Instructies bij oefening
Kun je uit het fragment over de Scheepvaartverkeerswet het stuk van "De Afdeling heeft" tot en met "Rijkswaterstaat, zijn verschenen." woord voor woord herhalen?

Bij besluit van 2 april 2002 - voorzover hier van belang - heeft de Minister het daartegen door appellant gemaakte bezwaar ongegrond verklaard.

Bij uitspraak van 2 september 2004, verzonden op 3 september 2004, heeft de rechtbank het tegen het besluit van 2 april 2002 door appellant ingestelde beroep ongegrond verklaard. Deze uitspraak is aangehecht.

Tegen deze uitspraak heeft appellant bij brief van 11 oktober 2004, bij de Raad van State ingekomen op 12 oktober 2004, hoger beroep ingesteld. Deze brief is aangehecht.

Bij brief van 21 december 2004 heeft de Minister van antwoord gediend.

De Afdeling heeft de zaak ter zitting behandeld op 15 maart 2005, waar appellant in persoon, bijgestaan door mr. A. van der Leest, werkzaam bij de Stichting Achmea Rechtsbijstand, en de Minister, vertegenwoordigd door mr. drs. A.H. Bruggeman, W.J. Wouters en mr. R.J. Steffens, werkzaam bij Rijkswaterstaat, zijn verschenen.

2. Overwegingen

2.1. Ingevolge artikel 3, eerste lid, van de Scheepvaartverkeerswet, zoals dat luidde ten tijde en voorzover hier van belang, kan toepassing van artikel 4 slechts geschieden in het belang van:

a. het verzekeren van de veiligheid en het vlotte verloop van het scheepvaartverkeer;

b. het instandhouden van scheepvaartwegen en het waarborgen van de bruikbaarheid daarvan;

c. het voorkomen of beperken van schade door het scheepvaartverkeer aan de waterhuishouding, oevers en waterkeringen, of werken gelegen in of over scheepvaartwegen.

Ingevolge artikel 4, eerste lid, aanhef en onder b, van de Scheepvaartverkeerswet worden bij algemene maatregel van bestuur regels gesteld met betrekking tot verkeerstekens.

Ingevolge artikel 5 van het Besluit administratieve bepalingen scheepvaartverkeer vermeldt de motivering van een verkeersbesluit in ieder geval welke doelstelling of doelstellingen met het besluit worden beoogd. Daarbij wordt aangegeven welke van de in artikel 3 van de wet genoemde belangen aan het besluit ten grondslag liggen.

Ingevolge artikel 9.03, eerste lid, van de Bijlage Binnenvaartpolitiereglement bij het Vaststellingsbesluit Binnenvaartpolitiereglement, voorzover thans van belang, is het verboden op de in bijlage 14, onder a, vermelde vaarwegen, of gedeelten daarvan, ligplaats te nemen (ankeren en meren).

Aangeleverd materiaal
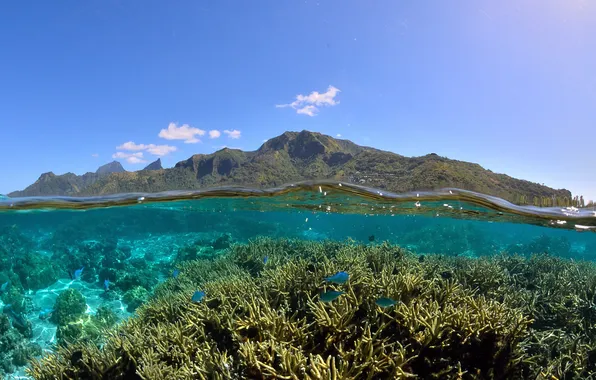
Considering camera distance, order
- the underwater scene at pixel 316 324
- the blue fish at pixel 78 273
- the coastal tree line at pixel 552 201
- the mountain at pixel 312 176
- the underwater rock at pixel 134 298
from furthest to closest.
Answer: the blue fish at pixel 78 273 < the mountain at pixel 312 176 < the coastal tree line at pixel 552 201 < the underwater rock at pixel 134 298 < the underwater scene at pixel 316 324

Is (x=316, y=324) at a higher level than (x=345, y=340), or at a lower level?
higher

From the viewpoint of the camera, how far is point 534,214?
64.2 feet

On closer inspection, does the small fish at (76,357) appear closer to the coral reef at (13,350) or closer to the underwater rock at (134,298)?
the coral reef at (13,350)

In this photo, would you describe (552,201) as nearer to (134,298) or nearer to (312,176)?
(312,176)

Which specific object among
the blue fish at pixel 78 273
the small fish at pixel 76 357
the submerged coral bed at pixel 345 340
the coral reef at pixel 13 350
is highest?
the submerged coral bed at pixel 345 340

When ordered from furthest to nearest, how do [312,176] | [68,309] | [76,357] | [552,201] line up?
1. [312,176]
2. [552,201]
3. [68,309]
4. [76,357]

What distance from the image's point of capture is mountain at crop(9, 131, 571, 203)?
17.4 m

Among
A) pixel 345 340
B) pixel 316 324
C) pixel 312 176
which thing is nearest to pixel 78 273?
pixel 312 176

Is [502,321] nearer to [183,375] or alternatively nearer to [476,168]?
[183,375]

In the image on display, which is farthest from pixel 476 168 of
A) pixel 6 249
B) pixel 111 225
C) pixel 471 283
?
pixel 111 225

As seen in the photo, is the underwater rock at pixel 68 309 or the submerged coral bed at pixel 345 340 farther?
the underwater rock at pixel 68 309

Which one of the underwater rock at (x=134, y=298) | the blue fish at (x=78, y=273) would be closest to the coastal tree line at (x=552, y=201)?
the underwater rock at (x=134, y=298)

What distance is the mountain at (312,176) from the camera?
17359 mm

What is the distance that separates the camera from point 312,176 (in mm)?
18688
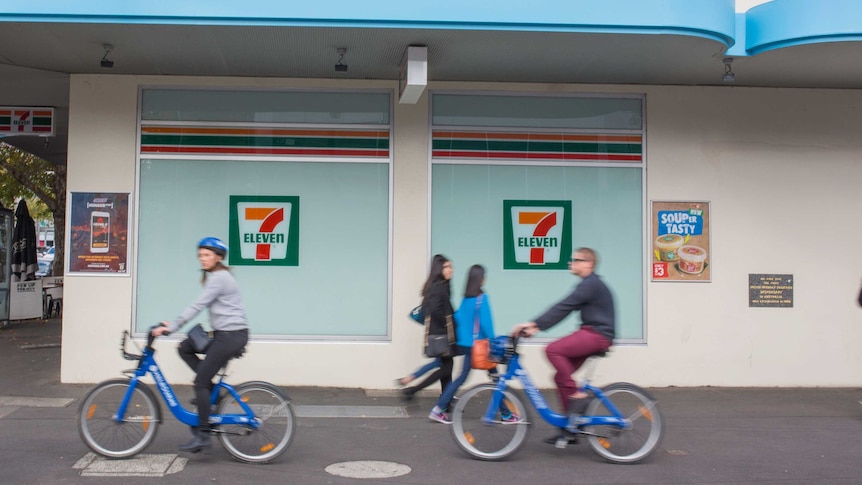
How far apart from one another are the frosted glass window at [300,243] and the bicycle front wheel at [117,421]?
10.8ft

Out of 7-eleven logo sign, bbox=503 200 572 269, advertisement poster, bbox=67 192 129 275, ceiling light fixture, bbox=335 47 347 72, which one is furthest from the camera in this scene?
7-eleven logo sign, bbox=503 200 572 269

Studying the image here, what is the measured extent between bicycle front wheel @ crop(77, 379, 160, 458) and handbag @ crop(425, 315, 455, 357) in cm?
254

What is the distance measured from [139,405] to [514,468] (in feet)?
9.31

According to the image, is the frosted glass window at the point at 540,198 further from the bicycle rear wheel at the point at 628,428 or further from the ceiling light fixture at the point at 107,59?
the ceiling light fixture at the point at 107,59

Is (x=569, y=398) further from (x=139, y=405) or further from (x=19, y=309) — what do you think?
(x=19, y=309)

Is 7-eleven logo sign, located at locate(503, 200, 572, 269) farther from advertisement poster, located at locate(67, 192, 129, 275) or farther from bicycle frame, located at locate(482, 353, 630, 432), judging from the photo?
advertisement poster, located at locate(67, 192, 129, 275)

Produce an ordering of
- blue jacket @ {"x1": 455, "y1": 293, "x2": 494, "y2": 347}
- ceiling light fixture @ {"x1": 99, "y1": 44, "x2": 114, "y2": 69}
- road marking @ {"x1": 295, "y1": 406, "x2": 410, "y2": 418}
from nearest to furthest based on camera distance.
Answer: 1. blue jacket @ {"x1": 455, "y1": 293, "x2": 494, "y2": 347}
2. road marking @ {"x1": 295, "y1": 406, "x2": 410, "y2": 418}
3. ceiling light fixture @ {"x1": 99, "y1": 44, "x2": 114, "y2": 69}

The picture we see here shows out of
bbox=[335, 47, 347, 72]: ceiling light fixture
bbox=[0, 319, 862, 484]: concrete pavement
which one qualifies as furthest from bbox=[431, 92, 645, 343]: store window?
bbox=[0, 319, 862, 484]: concrete pavement

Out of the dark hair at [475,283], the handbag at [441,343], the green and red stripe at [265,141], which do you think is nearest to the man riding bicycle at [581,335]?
the dark hair at [475,283]

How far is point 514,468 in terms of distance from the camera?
20.0 ft

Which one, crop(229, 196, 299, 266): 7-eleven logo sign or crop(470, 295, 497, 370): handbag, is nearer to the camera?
crop(470, 295, 497, 370): handbag

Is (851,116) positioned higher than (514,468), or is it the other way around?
(851,116)

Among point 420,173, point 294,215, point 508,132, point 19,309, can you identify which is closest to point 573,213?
point 508,132

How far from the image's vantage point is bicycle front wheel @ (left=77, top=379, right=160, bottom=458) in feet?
19.6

Eindresultaat
De Afdeling heeft de zaak ter zitting behandeld op 15 maart 2005, waar appellant in persoon, bijgestaan door mr. A. van der Leest, werkzaam bij de Stichting Achmea Rechtsbijstand, en de Minister, vertegenwoordigd door mr. drs. A.H. Bruggeman, W.J. Wouters en mr. R.J. Steffens, werkzaam bij Rijkswaterstaat, zijn verschenen.